12 December 2012                                                                                Mount Pleasant Area

ATTEMPTED THEFT

           At approximately 16:00 hrs (4 p.m.) yesterday afternoon, Tuesday 11th December, I was working just outside my gate.  I was standing on my stepladder, cutting a Bougainvillea creeper away from the electric fence wires on top of the wall.  My gate was half open.
           A large vehicle of the ‘people-carrier’ type, metallic silver-grey in colour, which appeared to be a Nissan El Grande but which I subsequently found to have a name something like ‘Basara’ (some of the letters were missing or obscure) on the back door, came past slowly with only driver and passenger on board in the front seats as far as I could see.  Both these men looked up at me as they drove past.  I noticed that the body moulding at the bottom left rear corner was damaged, with a piece broken out, but unfortunately did not get the registration number; but I would recognise it easily if I saw it again.

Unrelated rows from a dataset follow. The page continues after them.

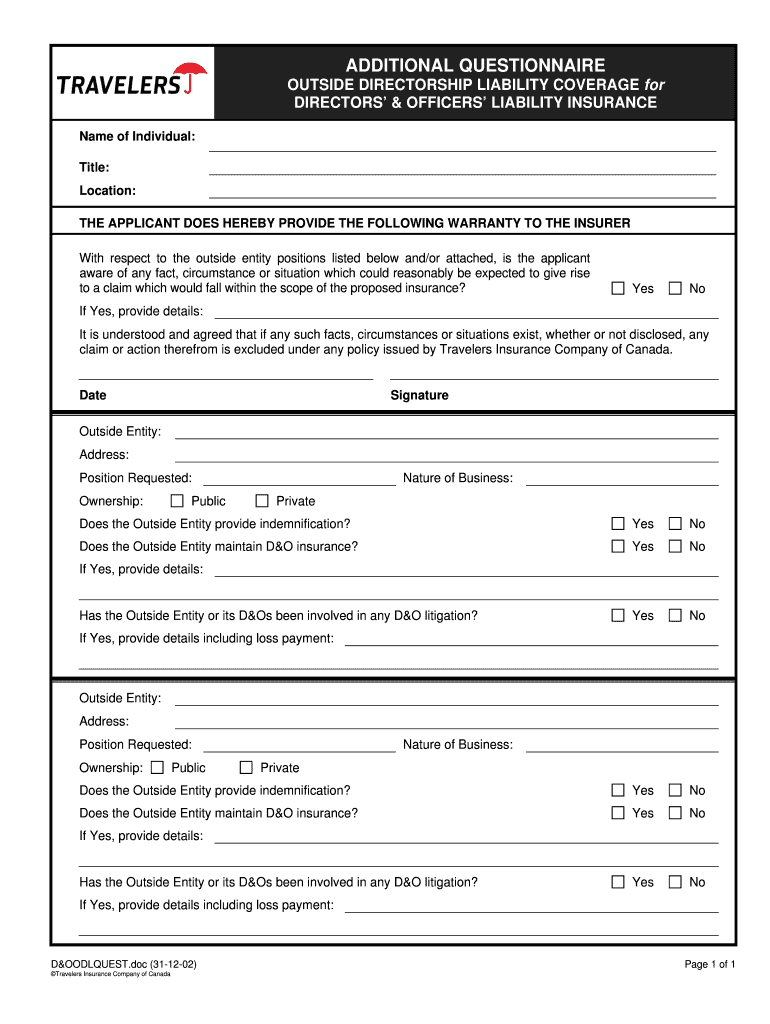 TRAVELERS

ADDITIONAL QUESTIONNAIRE

OUTSIDE DIRECTORSHIP LIABILITY COVERAGE for DIRECTORS' & OFFICERS' LIABILITY INSURANCE

Name of Individual:

Title:

Location:

THE APPLICANT DOES HEREBY PROVIDE THE FOLLOWING WARRANTY TO THE INSURER

With respect to the outside entity positions listed below and/or attached, is the applicant aware of any fact, circumstance or situation which could reasonably be expected to give rise to a claim which would fall within the scope of the proposed insurance? ☐ Yes ☐ No

If Yes, provide details:

It is understood and agreed that if any such facts, circumstances or situations exist, whether or not disclosed, any claim or action therefrom is excluded under any policy issued by Travelers Insurance Company of Canada.

Date

Signature

Outside Entity:

Address:

Position Requested:

Nature of Business:

Ownership: ☐ Public ☐ Private

Does the Outside Entity provide indemnification? ☐ Yes ☐ No

Does the Outside Entity maintain D&O insurance? ☐ Yes ☐ No

If Yes, provide details:

Has the Outside Entity or its D&Os been involved in any D&O litigation? ☐ Yes ☐ No

If Yes, provide details including loss payment:

Outside Entity:

Address:

Position Requested:

Nature of Business:

Ownership: ☐ Public ☐ Private

Does the Outside Entity provide indemnification? ☐ Yes ☐ No

Does the Outside Entity maintain D&O insurance? ☐ Yes ☐ No

If Yes, provide details:

Has the Outside Entity or its D&Os been involved in any D&O litigation? ☐ Yes ☐ No

If Yes, provide details including loss payment:

D&OODLQUEST.doc (31-12-02)
©Travelers Insurance Company of Canada

Page 1 of 1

           Shortly afterwards they returned and stopped at the entrance to my driveway.  The driver, well-dressed and well-spoken, got out and addressed me, saying “Seeing you there, I wondered if you could let us have some water as this vehicle keeps overheating?”  I said yes I could do that, and told them to park just outside my gate and wait there.  I then walked up to the house to fetch a small (4 litre) container of water which I took to their car.  When they opened the bonnet I was puzzled to note that the engine was not excessively hot and no steam was coming from the radiator.

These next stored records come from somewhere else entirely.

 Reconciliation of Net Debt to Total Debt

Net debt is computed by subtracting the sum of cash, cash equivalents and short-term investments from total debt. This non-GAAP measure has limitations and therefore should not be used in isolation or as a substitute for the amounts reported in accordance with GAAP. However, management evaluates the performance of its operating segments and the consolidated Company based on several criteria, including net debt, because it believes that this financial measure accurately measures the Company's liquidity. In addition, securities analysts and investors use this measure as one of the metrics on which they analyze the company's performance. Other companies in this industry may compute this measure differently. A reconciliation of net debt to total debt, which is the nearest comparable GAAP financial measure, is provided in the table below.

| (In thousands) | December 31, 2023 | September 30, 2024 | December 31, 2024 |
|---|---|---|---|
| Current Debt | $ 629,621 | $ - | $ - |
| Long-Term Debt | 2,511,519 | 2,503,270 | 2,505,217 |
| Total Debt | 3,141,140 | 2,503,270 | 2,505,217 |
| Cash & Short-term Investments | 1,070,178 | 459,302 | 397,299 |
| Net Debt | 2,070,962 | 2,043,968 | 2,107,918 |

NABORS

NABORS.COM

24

           The passenger kept re-starting the engine until I told him to switch it off and leave it alone.  The driver chatted politely for a few minutes, then put a cloth over the radiator filler cap and removed this; the radiator was full to the brim and certainly nowhere near boiling!  I now became very suspicious and realised that they were up to something.  However, they thanked me and drove away.
           When I returned to the house I found the back door locked and could not get in, so called to my wife to open it, and asked her why it was locked.  She told me that she had been sitting quietly in the lounge when she suddenly noticed, with astonishment, in the adjacent dining room, an arm, clearly not that of a family member, reach out and pick up a small zip-bag of mine which I had left on the dining room table.  She stood up and addressed this individual, telling him that he would not find anything of value in the bag.  He was extremely startled but quickly said that he was looking for pen & paper; my wife then thought that perhaps I had sent him in; she noted that he was well dressed and well-spoken, and was wearing a shiny pair of pointed shoes, so she asked him where he had got these, to which he replied that he had been in London.  He then left without taking anything, at which point my wife shut and locked the back door through which he must have entered.
           The extraordinary thing to me is how this third person, no doubt an accomplice of the two in the car, had managed to sneak in and out of my property without ever being seen by me, no doubt while I was being distracted by the two at the car.  Our concern is that this may have been a reconnaissance trip against a possible future ‘visit’, but I am well armed at home and also have a highly efficient wireless alarm system which has already foiled at least 7 attempted burglaries and thefts from cars in the past.  The lesson to be learned is that it is not even safe to assist people who are ostensibly genuine and respectable.